De groeiende steun voor het afbouwen van de hypotheekrenteaftrek richt zich vooral op de inkomenseffecten en het verkleinen van inkomensongelijkheid, terwijl de gevolgen voor de vermogensverdeling nauwelijks aan bod komen.

In het kort

  • Het eigen huis vormt voor de eerste negentig procent van de vermogensverdeling het grootste deel van het vermogen.
  • Bij afschaffing van de hypotheekrenteaftrek vlakt de huizenprijsstijging af, waardoor de vermogensongelijkheid toeneemt.

Gemiddeld bestaat in Nederland 64 procent van de bezittingen van huishoudens uit vastgoed (CBS, 2025). Dat woningbezit zo’n groot aandeel vormt in het vermogen komt doordat woningbezit fiscaal gestimuleerd wordt en in tegenstelling tot veel andere bezitting met geleend geld wordt gefinancierd.

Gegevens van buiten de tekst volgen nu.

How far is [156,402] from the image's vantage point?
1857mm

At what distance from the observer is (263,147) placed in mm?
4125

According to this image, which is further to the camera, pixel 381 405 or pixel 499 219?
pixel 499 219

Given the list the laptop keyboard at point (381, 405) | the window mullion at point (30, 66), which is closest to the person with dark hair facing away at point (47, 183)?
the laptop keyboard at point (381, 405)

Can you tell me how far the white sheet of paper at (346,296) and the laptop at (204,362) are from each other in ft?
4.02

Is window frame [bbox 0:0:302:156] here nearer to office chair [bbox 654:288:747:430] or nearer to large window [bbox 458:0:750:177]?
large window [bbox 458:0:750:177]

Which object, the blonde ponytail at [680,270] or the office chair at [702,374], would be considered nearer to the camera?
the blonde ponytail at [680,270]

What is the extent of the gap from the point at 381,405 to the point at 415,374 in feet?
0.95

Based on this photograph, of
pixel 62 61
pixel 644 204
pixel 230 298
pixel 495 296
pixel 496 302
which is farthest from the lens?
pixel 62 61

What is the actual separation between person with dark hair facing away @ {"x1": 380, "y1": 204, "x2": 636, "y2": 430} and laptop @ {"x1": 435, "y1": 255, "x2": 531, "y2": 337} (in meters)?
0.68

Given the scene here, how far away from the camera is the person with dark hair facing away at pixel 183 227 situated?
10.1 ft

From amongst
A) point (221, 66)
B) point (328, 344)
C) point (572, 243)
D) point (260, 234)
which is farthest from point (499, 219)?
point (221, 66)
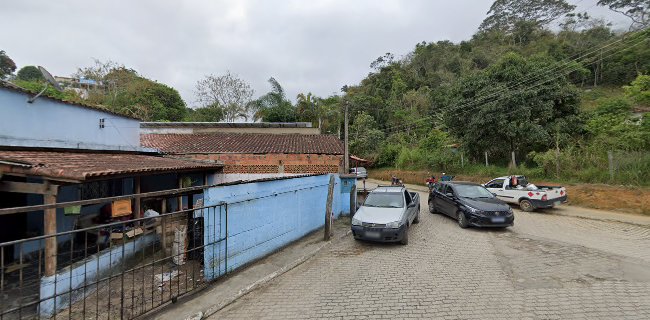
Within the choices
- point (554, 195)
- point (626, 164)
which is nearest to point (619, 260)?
point (554, 195)

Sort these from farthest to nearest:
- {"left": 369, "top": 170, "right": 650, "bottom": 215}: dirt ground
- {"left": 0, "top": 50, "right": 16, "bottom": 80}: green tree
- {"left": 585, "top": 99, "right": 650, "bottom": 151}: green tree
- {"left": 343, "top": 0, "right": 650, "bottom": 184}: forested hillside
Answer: {"left": 0, "top": 50, "right": 16, "bottom": 80}: green tree < {"left": 343, "top": 0, "right": 650, "bottom": 184}: forested hillside < {"left": 585, "top": 99, "right": 650, "bottom": 151}: green tree < {"left": 369, "top": 170, "right": 650, "bottom": 215}: dirt ground

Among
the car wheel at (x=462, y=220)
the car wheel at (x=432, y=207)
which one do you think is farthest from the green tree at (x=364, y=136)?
the car wheel at (x=462, y=220)

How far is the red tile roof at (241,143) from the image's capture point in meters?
14.7

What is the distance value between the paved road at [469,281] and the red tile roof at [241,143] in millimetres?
7377

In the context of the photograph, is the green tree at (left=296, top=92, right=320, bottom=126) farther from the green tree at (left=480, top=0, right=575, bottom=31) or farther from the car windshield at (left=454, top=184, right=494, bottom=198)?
the green tree at (left=480, top=0, right=575, bottom=31)

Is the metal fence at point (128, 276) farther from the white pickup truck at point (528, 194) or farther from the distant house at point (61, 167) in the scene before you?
the white pickup truck at point (528, 194)

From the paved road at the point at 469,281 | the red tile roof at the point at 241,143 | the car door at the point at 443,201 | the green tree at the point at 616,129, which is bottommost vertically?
the paved road at the point at 469,281

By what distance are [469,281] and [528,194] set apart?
948 cm

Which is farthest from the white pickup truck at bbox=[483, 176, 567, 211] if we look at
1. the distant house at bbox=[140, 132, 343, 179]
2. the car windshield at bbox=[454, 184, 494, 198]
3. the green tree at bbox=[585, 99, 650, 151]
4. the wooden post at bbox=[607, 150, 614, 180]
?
the distant house at bbox=[140, 132, 343, 179]

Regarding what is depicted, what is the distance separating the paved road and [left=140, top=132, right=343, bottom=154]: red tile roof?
738cm

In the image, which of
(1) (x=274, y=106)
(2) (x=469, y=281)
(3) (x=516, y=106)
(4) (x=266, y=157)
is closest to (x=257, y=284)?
(2) (x=469, y=281)

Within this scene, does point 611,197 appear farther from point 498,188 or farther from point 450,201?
point 450,201

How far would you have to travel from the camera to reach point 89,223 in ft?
26.2

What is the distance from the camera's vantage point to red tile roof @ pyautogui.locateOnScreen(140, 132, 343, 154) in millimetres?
14745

Er zijn flinke verschillen tussen de vermogensklassen als het om de rol van vastgoed gaat. Bij de laagste vier decielen is vastgoed de grootste vermogenscomponent, maar komt bij slechts zes procent van de huishoudens voor. Van de huishoudens in de middenklasse (vermogensdecielen 5 tot en met 9) bezit 89 procent vastgoed. Dit is ook hier veruit de belangrijkste vermogenscomponent, met gemiddeld 83 procent van het totale bezit. Bij het hoogste vermogensdeciel is het vermogen breder gespreid. Hoewel 89 procent vastgoed bezit, vormt dit slechts 44 procent van hun totale bezittingen.

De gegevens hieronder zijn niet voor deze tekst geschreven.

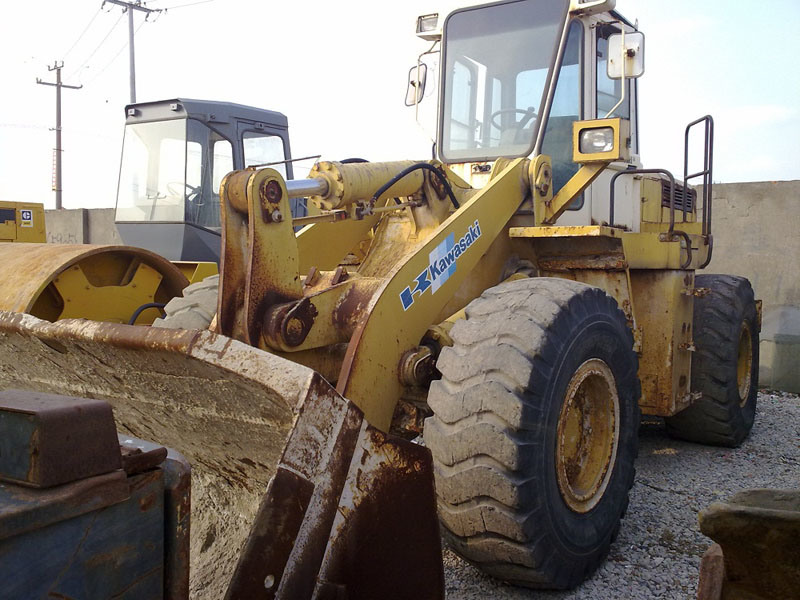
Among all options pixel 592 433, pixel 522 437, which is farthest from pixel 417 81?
pixel 522 437

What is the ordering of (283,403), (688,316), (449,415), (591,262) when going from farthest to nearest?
(688,316) < (591,262) < (449,415) < (283,403)

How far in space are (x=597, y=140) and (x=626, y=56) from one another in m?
0.52

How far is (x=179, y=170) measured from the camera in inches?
331

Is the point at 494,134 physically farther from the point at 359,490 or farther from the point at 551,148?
the point at 359,490

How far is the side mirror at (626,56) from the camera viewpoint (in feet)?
13.2

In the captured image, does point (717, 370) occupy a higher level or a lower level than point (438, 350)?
lower

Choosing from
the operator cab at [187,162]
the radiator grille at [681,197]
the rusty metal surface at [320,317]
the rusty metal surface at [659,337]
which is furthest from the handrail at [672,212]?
the operator cab at [187,162]

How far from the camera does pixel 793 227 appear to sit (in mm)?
8742

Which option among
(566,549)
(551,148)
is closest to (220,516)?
(566,549)

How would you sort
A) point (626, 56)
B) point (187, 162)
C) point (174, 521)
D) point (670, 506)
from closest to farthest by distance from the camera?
point (174, 521) < point (626, 56) < point (670, 506) < point (187, 162)

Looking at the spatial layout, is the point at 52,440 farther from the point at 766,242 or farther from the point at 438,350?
the point at 766,242

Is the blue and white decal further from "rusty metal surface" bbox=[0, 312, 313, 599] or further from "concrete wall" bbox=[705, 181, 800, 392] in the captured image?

In dit artikel laat ik zien dat de asymmetrie in vermogenssamenstelling ervoor zorgt dat wanneer de hypotheekrenteaftrek wordt afgeschaft, de vermogensongelijkheid toeneemt.

Groei vermogensongelijkheid

Swank en Van der Windt (2025, in dit nummer) stellen dat directe afschaffing van de hypotheekrenteaftrek voor nieuwe hypotheken zou leiden tot een cumulatieve prijsdaling van 22,2 procentpunt ten opzichte van het basisscenario, waarin de aftrek blijft bestaan en huizenprijzen in vijf jaar met 38,8 procent zouden stijgen. Zij erkennen dat afschaffing het vermogen van veel huishoudens zou doen krimpen.

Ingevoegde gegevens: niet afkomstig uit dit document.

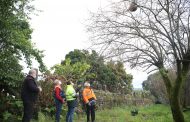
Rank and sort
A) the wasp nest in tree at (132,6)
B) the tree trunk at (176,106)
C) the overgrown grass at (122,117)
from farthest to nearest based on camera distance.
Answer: the overgrown grass at (122,117)
the tree trunk at (176,106)
the wasp nest in tree at (132,6)

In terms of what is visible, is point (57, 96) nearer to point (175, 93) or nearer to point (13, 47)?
point (13, 47)

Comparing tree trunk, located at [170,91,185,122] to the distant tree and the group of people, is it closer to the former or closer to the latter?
the group of people

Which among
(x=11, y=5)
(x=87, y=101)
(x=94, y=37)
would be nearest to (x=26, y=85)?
(x=11, y=5)

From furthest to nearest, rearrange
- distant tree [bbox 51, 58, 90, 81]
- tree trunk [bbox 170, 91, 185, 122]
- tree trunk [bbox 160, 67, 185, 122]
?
distant tree [bbox 51, 58, 90, 81] → tree trunk [bbox 170, 91, 185, 122] → tree trunk [bbox 160, 67, 185, 122]

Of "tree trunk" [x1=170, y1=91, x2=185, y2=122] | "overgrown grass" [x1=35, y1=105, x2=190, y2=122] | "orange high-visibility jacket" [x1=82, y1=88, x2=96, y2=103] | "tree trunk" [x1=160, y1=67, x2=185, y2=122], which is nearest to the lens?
"tree trunk" [x1=160, y1=67, x2=185, y2=122]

Zonder afschaffing van de hypotheekrenteaftrek stijgen de huizenprijzen met 6,8 procent per jaar, ongeveer gelijk aan de groei van ander vermogen. Bij afschaffing blijft die stijging steken op 3,15 procent, een lagere groei dan ander vermogen. Omdat lagere en middenvermogens voor hun vermogensomvang sterk afhankelijk zijn van huizenprijzen, is de daling van de vermogensgroei voor deze groepen groter dan voor de meest vermogenden. Daardoor nemen de vermogens aan de bovenkant van de verdeling relatief aan de rest sneller toe en groeit de vermogensongelijkheid.

Vermogensontwikkeling

Om de vermogenseffecten van afschaffing van de hypotheekrenteaftrek in kaart te brengen, bereken ik de verwachte vermogensverdeling voor 2030 per deciel op basis van CBS-gegevens over die decielen. Hierbij ga ik ervan uit, net als Swank en Van der Windt, dat de huizenprijzen met 3,15 procent stijgen als de hypotheekrente wordt afgeschaft en 6,8 procent als die in stand blijft. Afschaffing van de hypotheekrenteaftrek heeft ook effect op de hypotheekschulden. Die stijgen met 3,75 procent zonder aftrek en met 4,75 procent met (gebaseerd op Janssen en Brosens, 2017).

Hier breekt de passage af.